The Medici Villa of Artimino

Palaces and Villas

The Villa was built in only 4 years, between 1596 and 1600, but the customer and his heirs didn’t frequent it much. Only Cosimo III brought it to its original splendour.

The building has a rectangular layout and its façade features angular bastions that suggest the shape of a fortress but the military look disappears thanks to the spacious loggia, supported by four columns.
The interior, from the vault of the loggia to the little chapel and from the golden hall to the Cristina di Lorena apartment, are decorated with frescoes by Domenico Cresti (known as il Passignano) and Bernardo Poccetti.
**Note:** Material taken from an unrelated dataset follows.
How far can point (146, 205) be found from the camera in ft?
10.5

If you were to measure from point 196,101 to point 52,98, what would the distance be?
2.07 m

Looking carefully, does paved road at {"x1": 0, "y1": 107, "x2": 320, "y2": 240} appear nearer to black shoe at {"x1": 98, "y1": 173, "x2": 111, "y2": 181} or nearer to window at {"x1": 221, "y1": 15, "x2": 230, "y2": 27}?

At the ground floor, you can see the wine cellars and the weapons room. The basement is no more occupied by the Archaeological Museum of Artimino, now located in Piazza San Carlo.

The main characteristic of La Ferdinanda is the sight of the many fireplaces, that’s why it is also called the “Villa dei Cento Camini”, or “Villa of a hundred chimneys”. Even if they are less than that number, there’s a chimney in every room, all different from one another. Ferdinando I, in fact, during the construction, ordered each room to have a modern heating system of its own to prevent the cold of winter hunting season.

Among the nearby buildings, there’s the refined Paggeria, damaged during the war and then restored to host an hotel with its original fireplaces and washbasins.